И был бы абсолютно прав, поскольку труп старика – это не эксцесс, а естественная убыль. А чей там труп: доктора ли химии Римского университета или просто жидовской морды… да какая, на х…, разница?
III
В моей памяти дед и Искровская всегда вместе, но почему Искровская – это именно «Искровская», а не какая-нибудь «Предбазарная»? Не потому вовсе, что на ней располагались кузницы, в которых искрилась отбиваемая окалина, не потому, что в многочисленных чайханах близ Шемахинского (Кемерчи) рынка улетали в черное южное небо снопы искр от раздуваемых самоваров; нет, совсем не потому.
В честь большевистской газеты «Искра» была она так названа. И опять же не потому, что здесь жили самые преданные поклонники этого набата революции. Обитатели улицы и по-азербайджански читать толком не умели – где уж им было разбираться в постоянной сваре большевиков со всеми прочими знатоками марксизма.
Просто здесь, в начале теперь уже прошлого века, где-то между чайханами и хашными, между шашлычными и кебабными втерлась подпольная типография «Нина».
В ней, по версии Лаврентия Павловича Берии, изложившего в знаменитой своей книге историю большевистских организаций Закавказья, печаталась «Искра».
Когда я учился в четвертом классе, нас повезли туда на экскурсию. Небольшая комната с совсем уже небольшим подвалом, в котором едва помещались массивный печатный станок и Валентина Даниловна, наша учительница до пятого класса, нестарая еще, но высохшая в своем одиночестве жрица советского воспитания.
Она спустилась в подвал, заставив нас сгрудиться вокруг люка, который во времена подполья заслонялся от мерзкого ока царской охранки огромным сундуком.
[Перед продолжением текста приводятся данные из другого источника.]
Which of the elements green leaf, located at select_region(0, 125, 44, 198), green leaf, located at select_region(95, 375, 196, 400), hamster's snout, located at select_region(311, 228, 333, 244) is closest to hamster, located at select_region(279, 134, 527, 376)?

Сундук был воистину устрашающ! Теперь он стоял в углу комнаты, был огорожен багровым канатом и мог бы спрятать в своих недрах полкласса или половину Алмазного фонда страны.
Об Алмазном фонде я упомянул не из-за поклонения Мамоне, а потому, что мы с Вовкой, прочитавшие только что «Копи царя Соломона», едва взглянув на сундук, тут же заспорили шепотом, сколько самородков из этих самых копий могло бы в нем поместиться. Мы спорили яростно, с темпераментом толкователей Торы. Мы называли фантастические цифры размещаемых в сундуке каратов, мы упивались самим звучанием слова «карат», мы произносили его, вопреки правописанию, с двумя, тремя, десятью «р» – благо, возможная местечковая картавость была изничтожена у нас нашими родителями в самом раннем детстве.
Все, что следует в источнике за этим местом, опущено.